ACTIVITY LIST »
a) From the news excerpt on China's coal, steel, and air pollution, copy the part that opens with the words containing "Credit: ImagineChina" and closes with "and local levels.", word for word.
b) In the news excerpt on China's coal, steel, and air pollution, what reason did China give when it first rejected a cargo of North Korean coal at its Wenzhou port?
c) Continue the news excerpt on China's coal, steel, and air pollution, starting after its last sentence.
DOCUMENT EXCERPT Start Marker
Plans for coal and steel may be further complicated by China's announcement on Feb. 19 that it has suspended all coal imports from North Korea for this year in line with U.N. Security Council sanctions against its nuclear weapons program.

China first rejected a cargo of North Korean coal at its Wenzhou port in coastal Zhejiang province on Feb. 13, citing high mercury content, South Korea's Yonhap News Agency reported.

The cutoff in supplies of more costly coking coal for steel production has been seen as further pressure for price hikes.

A Chinese pedestrian wearing a face mask walks on a road in heavy smog in Beijing, Oct. 14, 2016.
A Chinese pedestrian wearing a face mask walks on a road in heavy smog in Beijing, Oct. 14, 2016.
Credit: ImagineChina
Managing environmental impacts

But the developments in the coal and steel industries raise questions about how diligent the central government has been in managing production, prices and environmental impacts in the face of widespread violations at the provincial and local levels.

After a month of MEP inspections, Xinhua and the official English-language China Daily "named and shamed" six cities for failing to address air pollution. Twelve more were cited for not dealing with "massive emissions violations by polluting companies."

But when it came to enforcement, the MEP apparently turned the matter over to local authorities.

"All violations by companies have been reported to city and county governments to meet out penalties, the ministry said," as quoted by state media.

Speaking on Sunday, Premier Li vowed to toughen enforcement of air quality rules on officials and industry.

"Officials who do a poor job in enforcing the law, knowingly allow environmental violations, or respond inadequately to worsening air quality will be held accountable," said Li.
DOCUMENT EXCERPT End Marker
EXERCISE DATA Start Marker
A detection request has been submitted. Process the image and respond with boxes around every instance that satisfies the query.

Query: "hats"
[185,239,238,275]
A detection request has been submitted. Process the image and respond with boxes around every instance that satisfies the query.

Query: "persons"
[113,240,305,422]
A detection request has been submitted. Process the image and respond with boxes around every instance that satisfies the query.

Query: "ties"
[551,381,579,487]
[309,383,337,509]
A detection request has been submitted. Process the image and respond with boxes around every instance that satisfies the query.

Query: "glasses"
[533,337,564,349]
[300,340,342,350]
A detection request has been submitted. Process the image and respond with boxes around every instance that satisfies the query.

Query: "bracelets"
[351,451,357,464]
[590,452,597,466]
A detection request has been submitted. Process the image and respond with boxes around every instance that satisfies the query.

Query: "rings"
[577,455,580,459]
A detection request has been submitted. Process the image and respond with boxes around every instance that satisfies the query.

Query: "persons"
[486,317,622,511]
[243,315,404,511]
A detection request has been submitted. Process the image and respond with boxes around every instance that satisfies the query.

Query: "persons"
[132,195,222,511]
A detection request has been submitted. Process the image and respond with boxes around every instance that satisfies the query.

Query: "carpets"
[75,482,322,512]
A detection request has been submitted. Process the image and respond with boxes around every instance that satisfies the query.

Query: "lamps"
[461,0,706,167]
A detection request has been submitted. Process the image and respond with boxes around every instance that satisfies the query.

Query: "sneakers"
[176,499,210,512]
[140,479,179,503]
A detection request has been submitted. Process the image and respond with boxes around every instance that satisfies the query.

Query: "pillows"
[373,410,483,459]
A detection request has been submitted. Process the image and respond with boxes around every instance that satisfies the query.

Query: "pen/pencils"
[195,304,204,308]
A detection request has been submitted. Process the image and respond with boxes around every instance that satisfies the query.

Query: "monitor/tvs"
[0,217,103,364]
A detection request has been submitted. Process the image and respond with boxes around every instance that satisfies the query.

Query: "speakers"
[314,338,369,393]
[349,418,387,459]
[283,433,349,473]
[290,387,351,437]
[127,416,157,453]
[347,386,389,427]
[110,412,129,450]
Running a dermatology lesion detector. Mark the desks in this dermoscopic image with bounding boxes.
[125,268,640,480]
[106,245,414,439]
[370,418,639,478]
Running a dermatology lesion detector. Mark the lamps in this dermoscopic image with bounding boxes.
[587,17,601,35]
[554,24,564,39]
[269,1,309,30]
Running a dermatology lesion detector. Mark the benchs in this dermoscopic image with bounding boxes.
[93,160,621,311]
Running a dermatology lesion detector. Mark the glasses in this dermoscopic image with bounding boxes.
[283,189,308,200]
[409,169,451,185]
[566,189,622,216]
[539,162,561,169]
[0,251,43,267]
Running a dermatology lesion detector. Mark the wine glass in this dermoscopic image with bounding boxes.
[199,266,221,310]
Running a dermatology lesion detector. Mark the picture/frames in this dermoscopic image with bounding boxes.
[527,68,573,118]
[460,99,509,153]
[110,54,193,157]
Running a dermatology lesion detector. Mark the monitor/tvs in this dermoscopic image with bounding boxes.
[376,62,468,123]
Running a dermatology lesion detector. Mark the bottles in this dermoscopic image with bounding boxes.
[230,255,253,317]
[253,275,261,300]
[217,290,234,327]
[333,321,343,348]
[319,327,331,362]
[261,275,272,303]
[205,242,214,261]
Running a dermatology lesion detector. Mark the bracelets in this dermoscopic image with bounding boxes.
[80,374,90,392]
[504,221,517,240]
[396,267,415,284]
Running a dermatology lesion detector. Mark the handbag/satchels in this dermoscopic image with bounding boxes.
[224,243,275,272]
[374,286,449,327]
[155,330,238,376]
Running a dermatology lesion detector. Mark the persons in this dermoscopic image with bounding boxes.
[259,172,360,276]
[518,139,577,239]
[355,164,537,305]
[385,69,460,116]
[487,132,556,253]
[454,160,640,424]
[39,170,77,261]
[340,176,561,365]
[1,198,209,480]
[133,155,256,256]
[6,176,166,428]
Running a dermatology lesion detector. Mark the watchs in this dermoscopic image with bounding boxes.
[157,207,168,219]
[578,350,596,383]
EXERCISE DATA End Marker
RESULTS »
a)
Credit: ImagineChina
Managing environmental impacts

But the developments in the coal and steel industries raise questions about how diligent the central government has been in managing production, prices and environmental impacts in the face of widespread violations at the provincial and local levels.

b) High mercury content.

c)
"We will make our skies blue again," he said, according to Xinhua.

China Daily highlighted the issue in an earlier editorial titled, "Local officials' chokehold must end for cleaner air."

The paper pointed to examples of cheating, fabrication of environmental data and failure of local officials to restrict industrial operations during smog emergencies.

"Their poor performance, or even inaction, has contributed to the deteriorating pollution situation in the region, and those found responsible must be punished with the full force of the law," the editorial said.

But it failed to address the question of why the government has appeared to cede authority over environmental impact issues to lower administrative levels at a time when President Xi Jinping has centralized political power in Beijing.

Ambivalent policy

Daniel Gardner, a China scholar and history professor at Smith College in Massachusetts, said the environmental conflicts and the Greenpeace-Custeel report highlight ambivalence at both the central and local political levels.

"Beijing itself teeter totters between giving more weight to the country's economic prosperity and more weight to environmental protection," Gardner said in an email message.

"Indeed, the central government itself is not of one mind. There are agencies like the MEP that favor protecting the environment and those like the NDRC that favor developing the economy," he said.

In an earlier study in 2015, Greenpeace cited a related problem in construction of unneeded coal-fired power plants.

The report traced the issue to the transfer of project approval decisions to provincial authorities in 2013.

"The result of this was that a measure originally intended to simplify bureaucracy and increase efficiency has now become a carte blanche for local governments to increase GDP (gross domestic product), especially in provinces heavily relied on coal," the study said.

The balance of power between the center and local authorities may be tested as the result of recent MEP inspections that found widespread disregard for environmental restrictions.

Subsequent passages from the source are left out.